As you read the translation, do you find it eerily reminiscent of Nova's grand plans? Is the plan realistic? Inayoshi may have put the company back in the black by chopping off as much deadwood as possible, but that's just a stopgap measure. Where's the advertising informing the public that Nova has been reborn? What's the plan for erasing the ugly stain of the Nova brand and attracting new students to take lessons at its great schools with top-notch instructors?
It's been six months since Nova, Japan's largest English conversation school, went bankrupt.
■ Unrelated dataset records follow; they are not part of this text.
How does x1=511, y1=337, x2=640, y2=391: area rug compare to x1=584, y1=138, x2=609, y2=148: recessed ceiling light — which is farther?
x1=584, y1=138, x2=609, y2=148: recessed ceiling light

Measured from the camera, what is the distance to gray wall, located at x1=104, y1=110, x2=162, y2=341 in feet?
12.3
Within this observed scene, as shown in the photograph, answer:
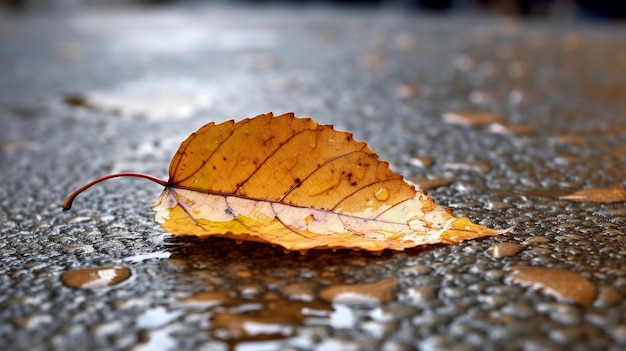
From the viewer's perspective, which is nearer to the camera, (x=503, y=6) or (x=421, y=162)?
(x=421, y=162)

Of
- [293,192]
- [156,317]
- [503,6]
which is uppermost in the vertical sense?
[503,6]

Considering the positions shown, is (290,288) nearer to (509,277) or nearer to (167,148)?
(509,277)

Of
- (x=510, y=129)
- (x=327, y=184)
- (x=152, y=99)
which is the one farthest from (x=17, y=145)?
(x=510, y=129)

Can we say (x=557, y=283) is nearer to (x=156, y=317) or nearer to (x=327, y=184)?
(x=327, y=184)

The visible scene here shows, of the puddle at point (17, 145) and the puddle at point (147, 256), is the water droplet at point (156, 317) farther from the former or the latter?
the puddle at point (17, 145)

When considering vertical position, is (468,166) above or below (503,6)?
below

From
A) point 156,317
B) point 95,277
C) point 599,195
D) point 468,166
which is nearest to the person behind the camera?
point 156,317

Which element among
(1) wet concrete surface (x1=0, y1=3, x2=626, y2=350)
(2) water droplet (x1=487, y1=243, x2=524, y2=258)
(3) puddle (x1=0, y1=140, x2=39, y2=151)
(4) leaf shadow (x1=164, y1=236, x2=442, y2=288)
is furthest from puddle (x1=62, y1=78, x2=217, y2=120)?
(2) water droplet (x1=487, y1=243, x2=524, y2=258)

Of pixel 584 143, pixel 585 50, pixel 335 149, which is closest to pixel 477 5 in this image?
pixel 585 50
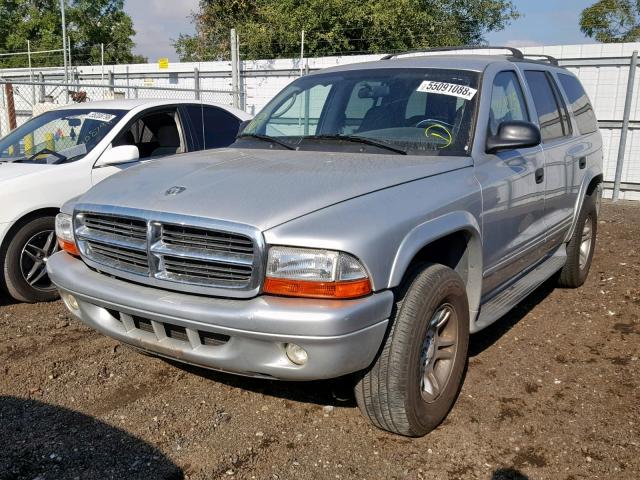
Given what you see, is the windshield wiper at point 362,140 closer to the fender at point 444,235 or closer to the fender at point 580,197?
the fender at point 444,235

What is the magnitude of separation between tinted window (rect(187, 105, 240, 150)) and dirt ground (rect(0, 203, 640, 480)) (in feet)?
8.12

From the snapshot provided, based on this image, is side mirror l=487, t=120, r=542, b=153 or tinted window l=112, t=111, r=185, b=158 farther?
tinted window l=112, t=111, r=185, b=158

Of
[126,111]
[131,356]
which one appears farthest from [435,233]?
[126,111]

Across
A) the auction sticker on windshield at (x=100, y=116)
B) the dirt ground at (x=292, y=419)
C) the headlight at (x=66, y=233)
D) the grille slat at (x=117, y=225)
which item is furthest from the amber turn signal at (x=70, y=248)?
the auction sticker on windshield at (x=100, y=116)

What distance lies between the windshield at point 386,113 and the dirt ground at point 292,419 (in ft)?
4.90

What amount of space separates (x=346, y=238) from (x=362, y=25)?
Answer: 20.7 m

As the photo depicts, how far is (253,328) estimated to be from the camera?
2.48 m

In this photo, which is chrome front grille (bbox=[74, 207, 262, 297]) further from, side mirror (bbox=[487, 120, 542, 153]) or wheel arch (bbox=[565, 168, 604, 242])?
wheel arch (bbox=[565, 168, 604, 242])

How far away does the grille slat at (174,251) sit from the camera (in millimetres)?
2562

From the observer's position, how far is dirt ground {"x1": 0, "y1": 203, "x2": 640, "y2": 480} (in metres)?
2.80

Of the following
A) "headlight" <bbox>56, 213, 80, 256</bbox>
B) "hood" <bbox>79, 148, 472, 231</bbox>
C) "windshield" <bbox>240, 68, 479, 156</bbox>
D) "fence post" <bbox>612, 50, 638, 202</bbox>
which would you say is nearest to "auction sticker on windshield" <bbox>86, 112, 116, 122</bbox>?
"windshield" <bbox>240, 68, 479, 156</bbox>

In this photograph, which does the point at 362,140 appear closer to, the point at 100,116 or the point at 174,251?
the point at 174,251

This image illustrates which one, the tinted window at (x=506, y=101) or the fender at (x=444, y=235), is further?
the tinted window at (x=506, y=101)

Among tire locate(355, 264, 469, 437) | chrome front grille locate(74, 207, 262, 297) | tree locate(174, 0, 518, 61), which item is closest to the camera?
chrome front grille locate(74, 207, 262, 297)
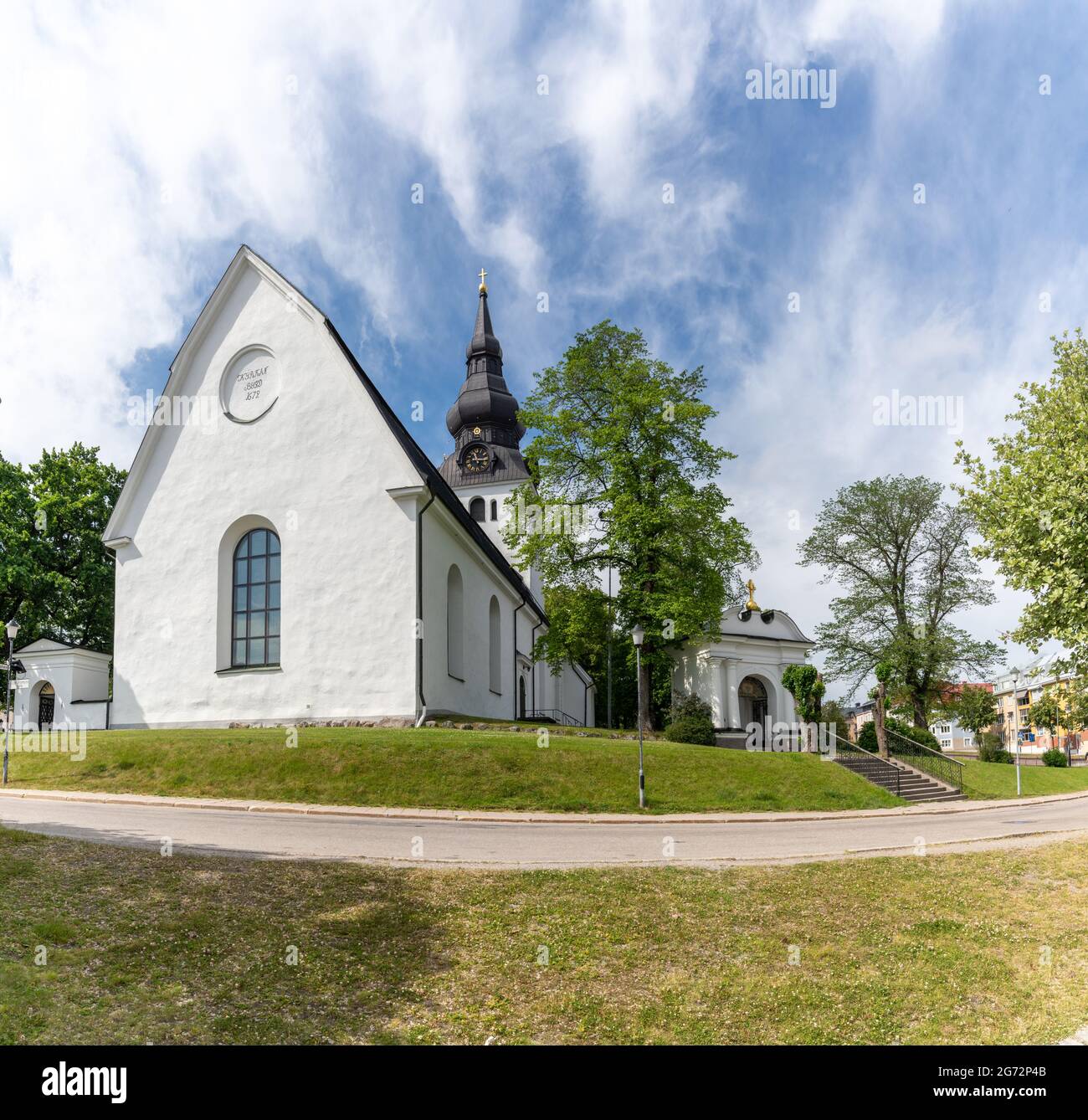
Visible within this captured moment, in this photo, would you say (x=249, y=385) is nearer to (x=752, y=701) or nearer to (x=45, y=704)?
(x=45, y=704)

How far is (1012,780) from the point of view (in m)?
36.2

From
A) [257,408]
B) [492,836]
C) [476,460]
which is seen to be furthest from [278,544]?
[476,460]

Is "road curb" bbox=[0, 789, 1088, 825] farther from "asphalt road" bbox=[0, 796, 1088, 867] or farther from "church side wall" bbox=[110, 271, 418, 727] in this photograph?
"church side wall" bbox=[110, 271, 418, 727]

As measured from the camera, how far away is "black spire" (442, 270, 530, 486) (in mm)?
51688

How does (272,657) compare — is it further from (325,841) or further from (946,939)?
(946,939)

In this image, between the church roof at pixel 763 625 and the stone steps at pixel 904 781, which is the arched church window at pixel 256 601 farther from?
the church roof at pixel 763 625

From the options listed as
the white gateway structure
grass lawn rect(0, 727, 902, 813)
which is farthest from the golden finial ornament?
grass lawn rect(0, 727, 902, 813)

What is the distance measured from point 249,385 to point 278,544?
17.3 feet

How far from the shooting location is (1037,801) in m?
29.8

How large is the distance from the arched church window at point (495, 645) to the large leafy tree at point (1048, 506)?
18.8 m

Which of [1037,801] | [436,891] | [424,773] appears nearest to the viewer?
Answer: [436,891]

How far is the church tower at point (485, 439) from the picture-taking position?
51.3 metres
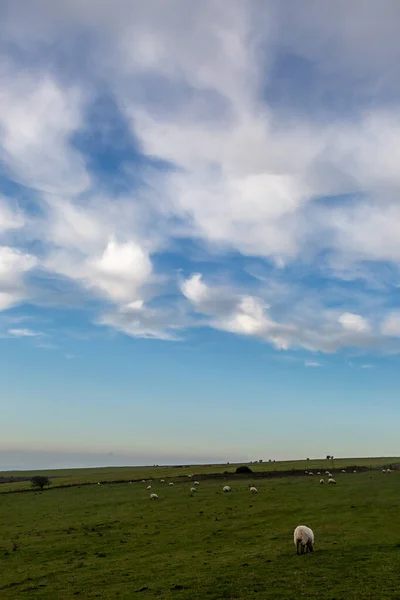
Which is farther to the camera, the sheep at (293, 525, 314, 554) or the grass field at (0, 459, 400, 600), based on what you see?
the sheep at (293, 525, 314, 554)

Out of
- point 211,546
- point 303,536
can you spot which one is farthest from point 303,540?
point 211,546

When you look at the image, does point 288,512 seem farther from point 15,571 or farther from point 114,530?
point 15,571

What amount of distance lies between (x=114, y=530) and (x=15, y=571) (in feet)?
45.4

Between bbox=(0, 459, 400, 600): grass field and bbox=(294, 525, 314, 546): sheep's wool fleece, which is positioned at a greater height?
bbox=(294, 525, 314, 546): sheep's wool fleece

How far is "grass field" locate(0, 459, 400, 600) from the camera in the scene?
23812 millimetres

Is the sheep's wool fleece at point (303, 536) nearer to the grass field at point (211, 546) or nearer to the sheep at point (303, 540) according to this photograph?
the sheep at point (303, 540)

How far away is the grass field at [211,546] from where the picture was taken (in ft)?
78.1

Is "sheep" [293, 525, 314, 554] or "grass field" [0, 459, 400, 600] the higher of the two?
"sheep" [293, 525, 314, 554]

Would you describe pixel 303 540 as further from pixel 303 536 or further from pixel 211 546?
pixel 211 546

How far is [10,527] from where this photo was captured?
52375mm

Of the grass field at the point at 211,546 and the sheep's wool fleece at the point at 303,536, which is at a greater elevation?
the sheep's wool fleece at the point at 303,536

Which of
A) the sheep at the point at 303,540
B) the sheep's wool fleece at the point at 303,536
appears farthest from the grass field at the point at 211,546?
the sheep's wool fleece at the point at 303,536

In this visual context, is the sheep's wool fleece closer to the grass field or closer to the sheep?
the sheep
Speaking to the Fuji Sankei Business i, Masaki Inayoshi, the head of Nagoya-based G.communication, says that Nova is poised be in the black by May.
The company has drastically reduced costs by consolidating operations and renegotiating leases. With its business focused on franchising schools, the company plans to nearly quintuple the number of schools to 975 by the end of the business year next March.
Where there were multiple Nova schools around a station, G.communication has consolidated them into a single branch, and has also renegotiated leases with landlords.
G.communication also merged the old Nova office in Shinjuku with head office in Osaka on Thursday, a move that saves the company ¥40 million.
In response to complaints that students were having trouble booking lessons, as was the case with the old Nova, G.communication revealed a revamped website at the start of the week that allows students to check the availability of lessons online from their computers at home. G.communication also has plans to allow lessons to be booked from mobile phones.
By the end of the business year next March, G.communication's plan is to open 15 directly-managed schools, 254 franchises, 240 mini Nova/juku schools, and have videophone systems installed at 274 schools. As of April, G.communication has 65,000 students and plans to nearly triple the number to 200,000 by next year.